Die Demokratie ist kein Ponyhof!
Ein Problem der Demokratie, ihr inhärent, aber in ihren derzeitigen Verschärfungen und/als Abstumpfungen womöglich höchst virulent, ist, daß ihr Souverän problematisch ist: Ein demos, der in „Filterblasen” steckt, uninformiert, was er aber vielleicht sein kann, er ist ja keine Epistemokratie und kein „Gedankenexperiment der Vernünftigen”, dem „Mehrheitswille(n)” bis zur Pöbelherrschaft verbunden – er selbst instabil, und zwar gerade auch, weil er all das nicht sein wolle, aber noch damit abgleiten kann, das nicht sein zu wollen…
Wäre es doch so einfach, daß man eine letzte Instanz hätte! Aber davon emanzipiert sich Demokratie, und damit noch von der „Vernünftigkeit” – Marie-Luisa Frick geht diesen also „konzeptuellen Spannungen” nach, und zwar unter dem Gesichtspunkt, wie man dann das Inakzeptable im Vielleicht-gerade-noch-Akzeptablen behandeln solle, den Feind im Demokratischen und auch noch des Demokratischen.

▸ Datensätze:

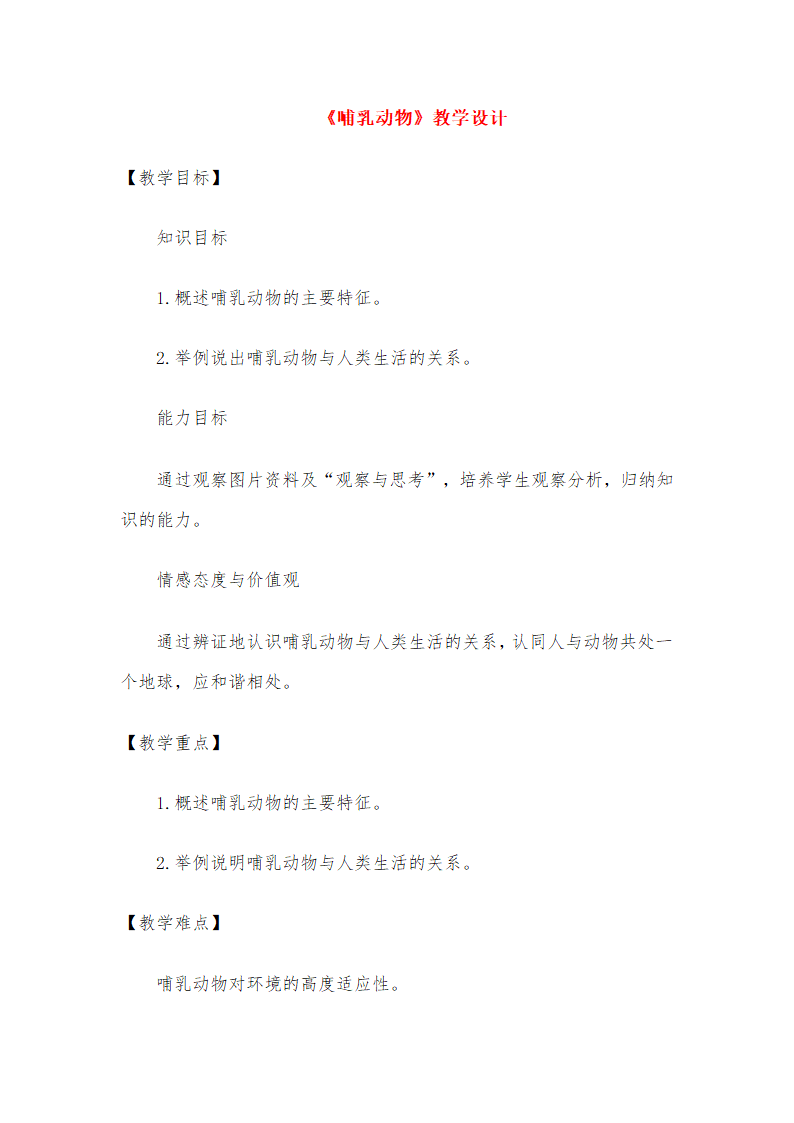 《哺乳动物》教学设计

【教学目标】

知识目标

1. 概述哺乳动物的主要特征。

2. 举例说出哺乳动物与人类生活的关系。

能力目标

通过观察图片资料及“观察与思考”，培养学生观察分析，归纳知识的能力。

情感态度与价值观

通过辨证地认识哺乳动物与人类生活的关系，认同人与动物共处一个地球，应和谐相处。

【教学重点】

1. 概述哺乳动物的主要特征。

2. 举例说明哺乳动物与人类生活的关系。

【教学难点】

哺乳动物对环境的高度适应性。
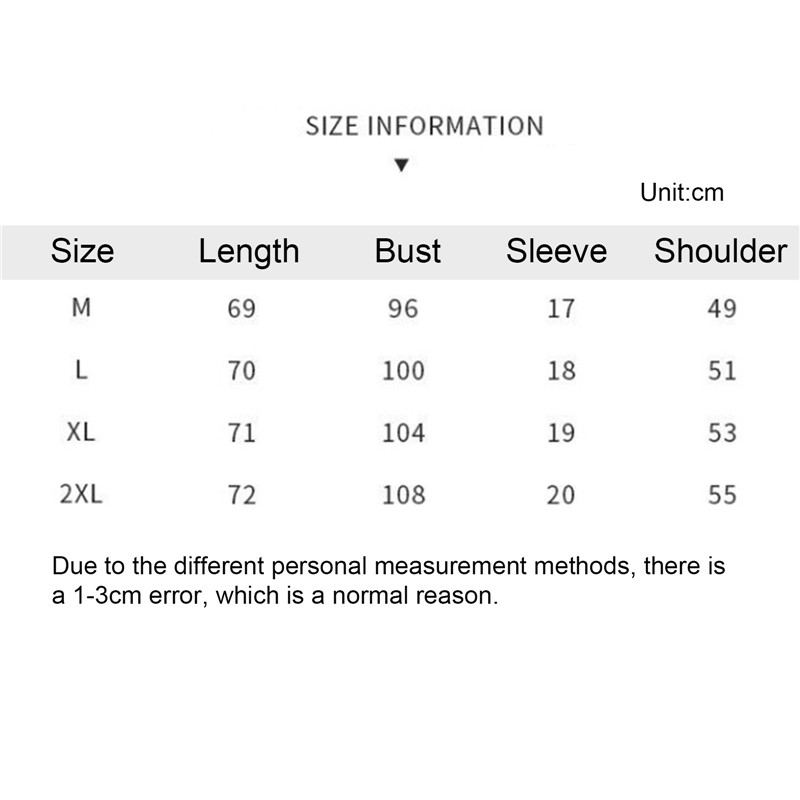 SIZE INFORMATION

▼

Unit:cm

| Size | Length | Bust | Sleeve | Shoulder |
|---|---|---|---|---|
| M | 69 | 96 | 17 | 49 |
| L | 70 | 100 | 18 | 51 |
| XL | 71 | 104 | 19 | 53 |
| 2XL | 72 | 108 | 20 | 55 |

Due to the different personal measurement methods, there is a 1-3cm error, which is a normal reason.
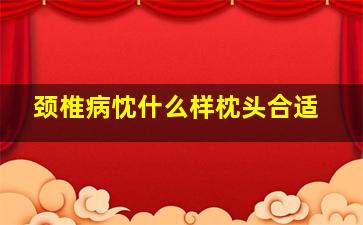 颈椎病忱什么样枕头合适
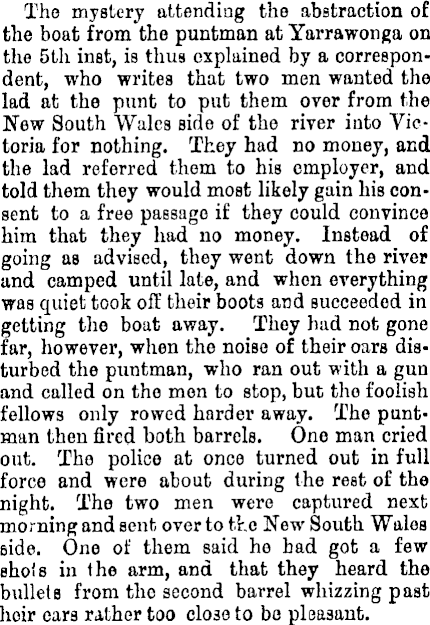 The mystery attending the abstraction of the boat from the puntman at Yarrawonga on the 5th inst, is thus explained by a correspondent, who writes that two men wanted the lad at the punt to put them over from the New South Wales side of the river into Victoria for nothing. They had no money, and the lad referred them to his employer, and told them they would most likely gain his consent to a free passage if they could convince him that they had no money. Instead of going as advised, they went down the river and camped until late, and when everything was quiet took off their boots and succeeded in getting the boat away. They had not gone far, however, when the noise of their oars disturbed the puntman, who ran out with a gun and called on the men to stop, but the foolish fellows only rowed harder away. The puntman then fired both barrels. One man cried out. The police at once turned out in full force and were about during the rest of the night. The two men were captured next morning and sent over to the New South Wales side. One of them said he had got a few shots in the arm, and that they heard the bullets from the second barrel whizzing past heir ears rather too close to be pleasant.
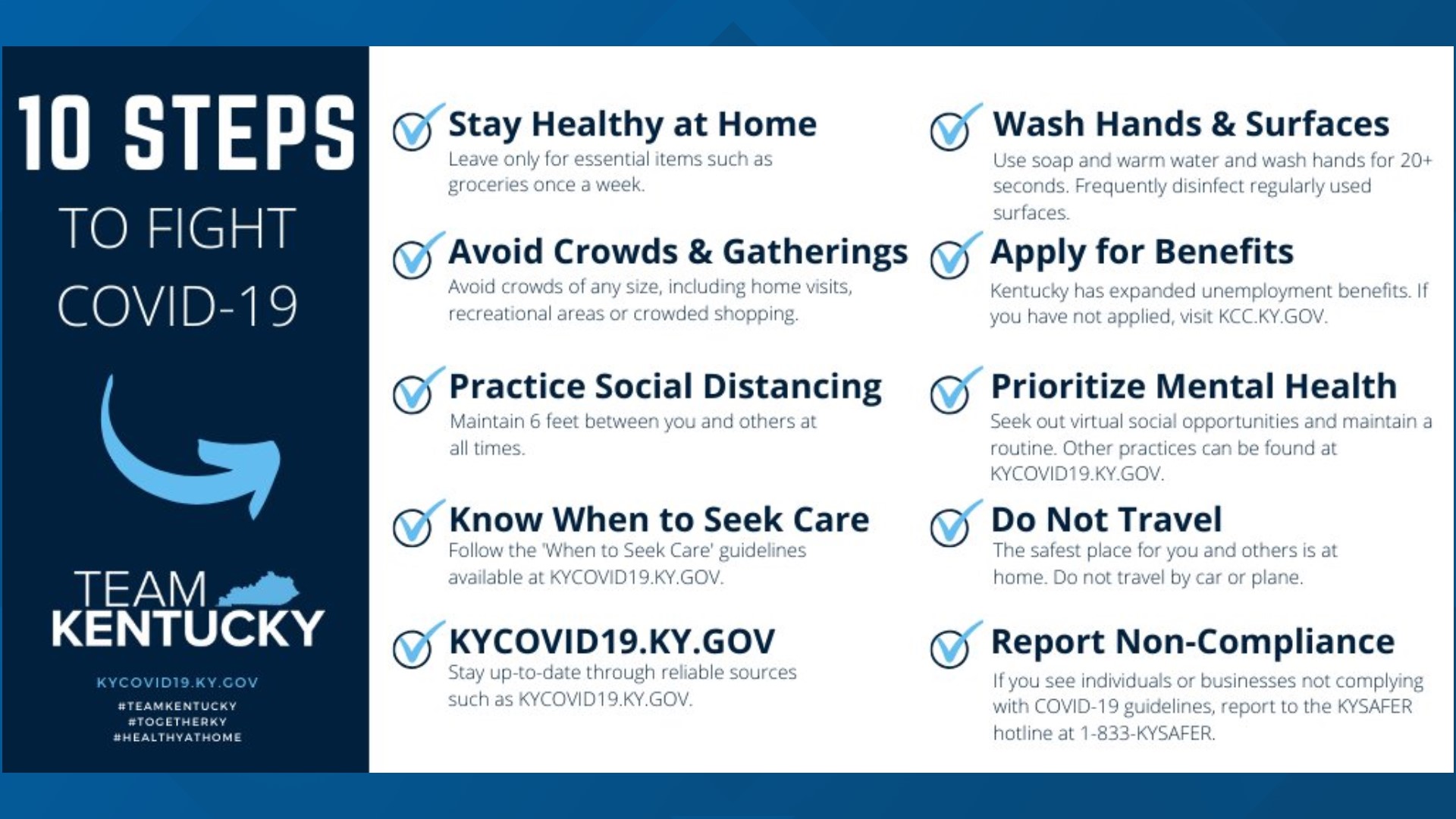 10 STEPS
TO FIGHT
COVID-19

TEAM KENTUCKY

KYCOVID19.KY.GOV
#TEAMKENTUCKY
#TOGETHERKY
#HEALTHYATHOME

Stay Healthy at Home
Leave only for essential items such as groceries once a week.

Avoid Crowds & Gatherings
Avoid crowds of any size, including home visits, recreational areas or crowded shopping.

Practice Social Distancing
Maintain 6 feet between you and others at all times.

Know When to Seek Care
Follow the 'When to Seek Care' guidelines available at KYCOVID19.KY.GOV.

KYCOVID19.KY.GOV
Stay up-to-date through reliable sources such as KYCOVID19.KY.GOV.

Wash Hands & Surfaces
Use soap and warm water and wash hands for 20+ seconds. Frequently disinfect regularly used surfaces.

Apply for Benefits
Kentucky has expanded unemployment benefits. If you have not applied, visit KCC.KY.GOV.

Prioritize Mental Health
Seek out virtual social opportunities and maintain a routine. Other practices can be found at KYCOVID19.KY.GOV.

Do Not Travel
The safest place for you and others is at home. Do not travel by car or plane.

Report Non-Compliance
If you see individuals or businesses not complying with COVID-19 guidelines, report to the KYSAFER hotline at 1-833-KYSAFER.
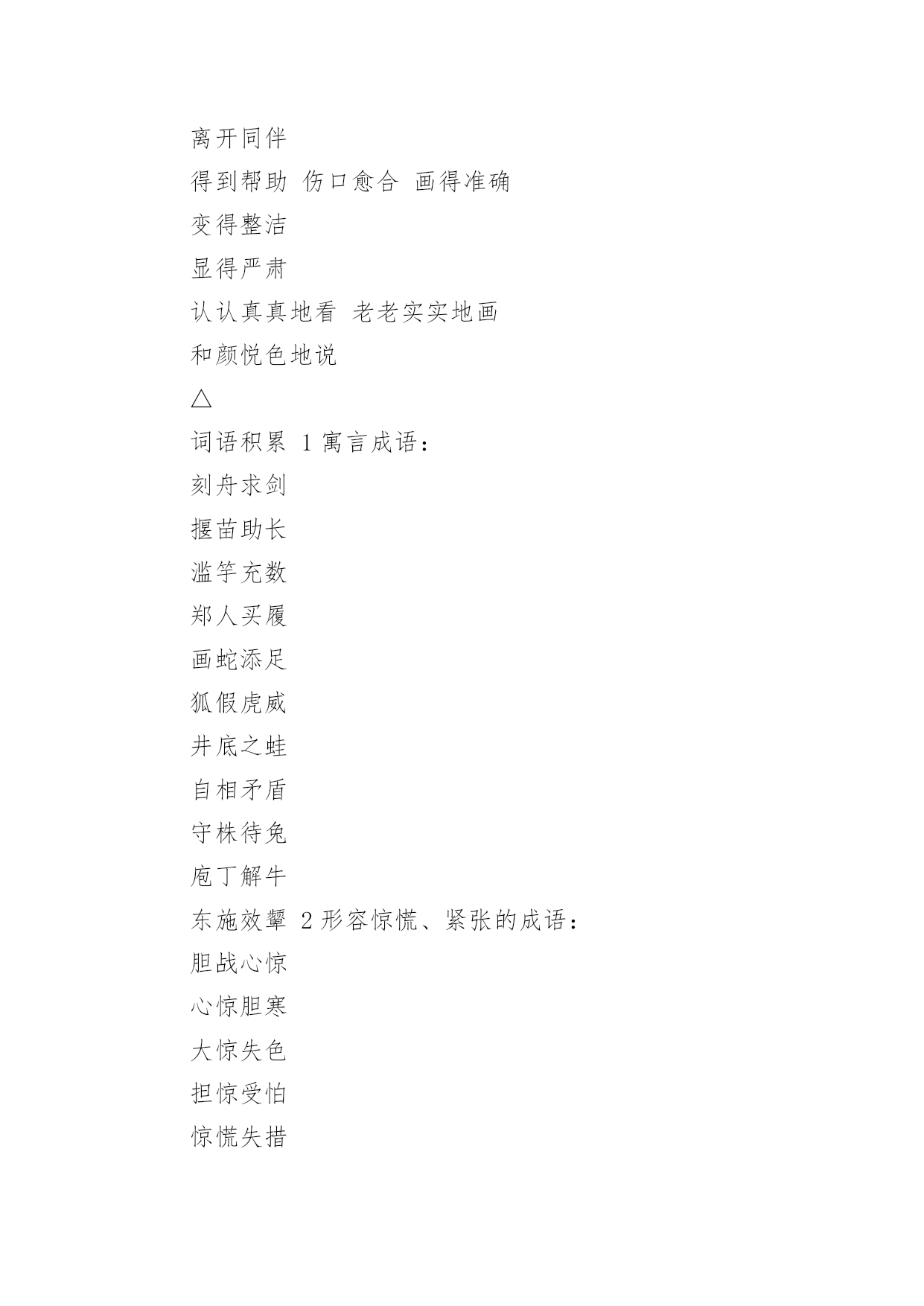 离开同伴

得到帮助 伤口愈合 画得准确

变得整洁

显得严肃

认认真真地看 老老实实地画

和颜悦色地说

△

词语积累 1 寓言成语：

刻舟求剑

揠苗助长

滥竽充数

郑人买履

画蛇添足

狐假虎威

井底之蛙

自相矛盾

守株待兔

庖丁解牛

东施效颦 2 形容惊慌、紧张的成语：

胆战心惊

心惊胆寒

大惊失色

担惊受怕

惊慌失措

▸ Ziel der Übung: Wie lässt sich der Auszug über die Spannungen der Demokratie im Anschluss an seinen letzten Satz weiterführen? Die Datensätze sind eigenständiges Material und gehören nicht zum Auszug.

▸ Lösung der Aufgabe:
Dabei zeigt sich viel Grundsätzliches. Und die Autorin formuliert auch allerlei an Details:
– etwa, daß ein Disput „verborgen” sein kann: Es ist, so Frick, beispielsweise ein Vorurteil, daß allein zwischen Rechten und Islamisten eine Opposition bestehe – und man könnte sogar fragen: Besteht sie? Jedenfalls gibt es aber auch den Konflikt zwischen dem Salafismus und dergleichen einerseits und andererseits den Linken, die mit den Feudal-Theokraten (Frick bietet keinen Ausdruck, dieser ist natürlich eine Notlösung) natürlich überhaupt nicht können; oder nicht können dürften, bloß sagen das nur die von ihren Lagern als linke Skandalnudeln Denunzierten, sei’s Slavoj Žižek, sei’s in Österreich der Grüne a.D. Peter Pilz, derweil der Konflikt sozusagen „schlummert”.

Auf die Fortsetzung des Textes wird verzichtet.